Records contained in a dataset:

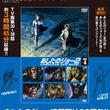 いよいよ最大の敵・ホセ戦へ向けたクライマックスへと突入!『あしたのジョー2 COMPLETE DVD BOOKシリーズ』Vol.4 本日発売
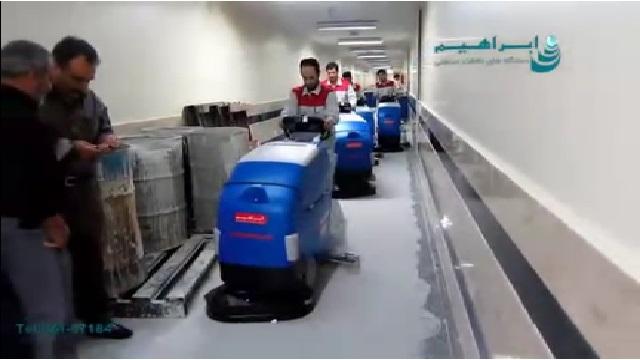 نظافت صنعتی  - Industrial cleaning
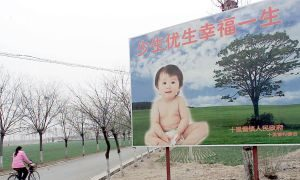 China's Birth Rate Lowest in 70 Years, Marriage Rate Also Declining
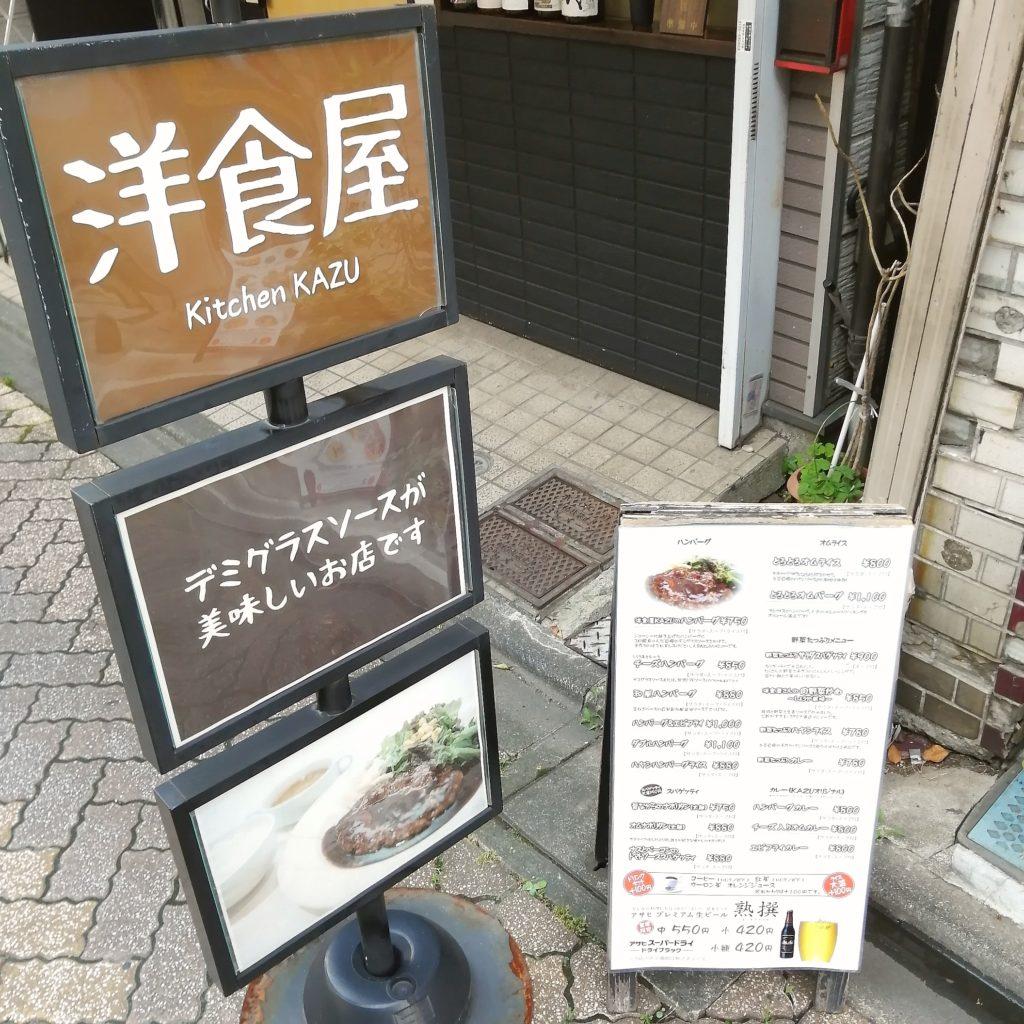 高円寺テイクアウト「キッチンKAZU」洋食屋看板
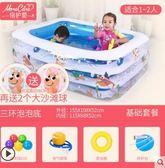兒童游泳池充氣家庭嬰兒成人家用海洋球池 st540『伊人雅舍』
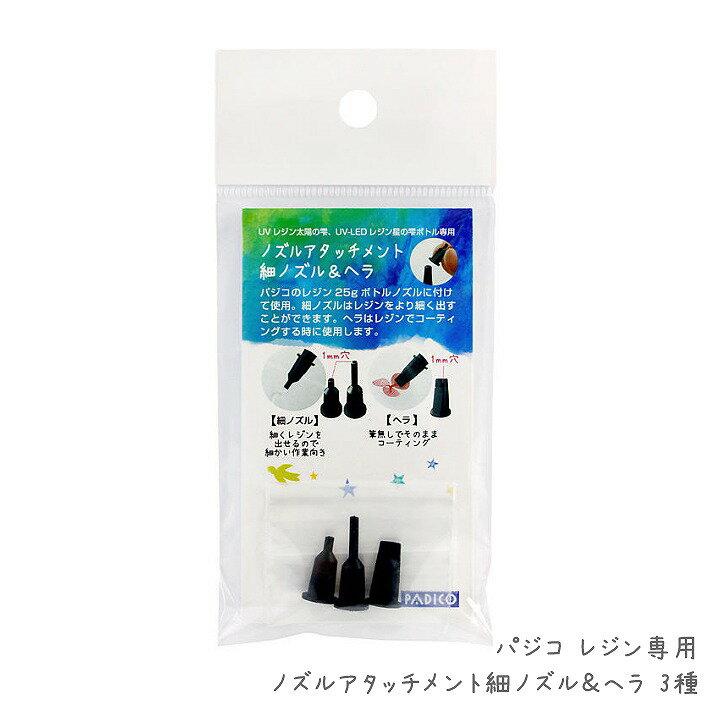 アクセサリークラフト材料, 金具・留め具  PADICO 3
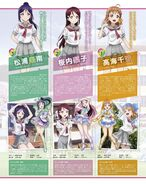 Dengeki G's Magazine Nov 2015 Kanan Riko Chika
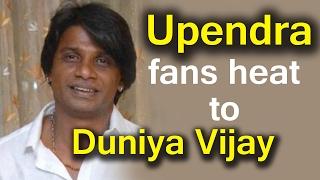 Super Star Tag issue to Duniya Vijay Super Star Upendra Fans Strike for SuperStar Tag Duniya Vijay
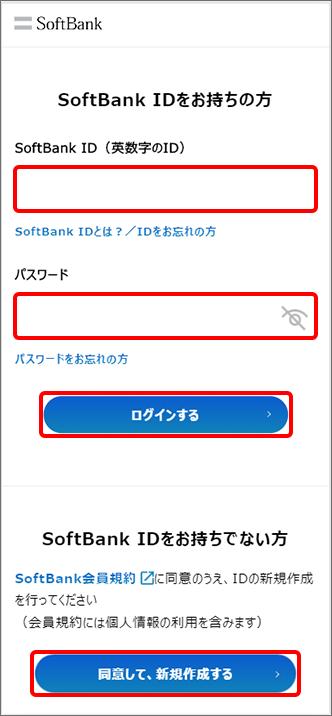 My SoftBankにログイン or 新規登録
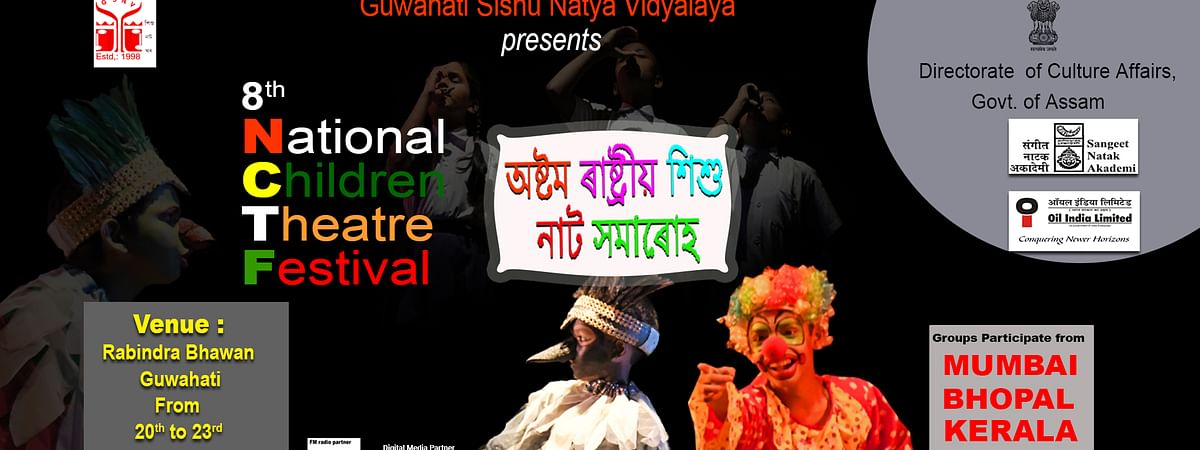Poster for the 8th National Children Theatre Festival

• **YOUR TASK**: The pictures alone are to be left out when the data above is copied; all else must match exactly.

• **TASK SOLUTION**:
 いよいよ最大の敵・ホセ戦へ向けたクライマックスへと突入!『あしたのジョー2 COMPLETE DVD BOOKシリーズ』Vol.4 本日発売
 نظافت صنعتی  - Industrial cleaning
 China's Birth Rate Lowest in 70 Years, Marriage Rate Also Declining
 高円寺テイクアウト「キッチンKAZU」洋食屋看板
兒童游泳池充氣家庭嬰兒成人家用海洋球池 st540『伊人雅舍』
 アクセサリークラフト材料, 金具・留め具  PADICO 3
 Dengeki G's Magazine Nov 2015 Kanan Riko Chika
 Super Star Tag issue to Duniya Vijay Super Star Upendra Fans Strike for SuperStar Tag Duniya Vijay
 My SoftBankにログイン or 新規登録
Poster for the 8th National Children Theatre Festival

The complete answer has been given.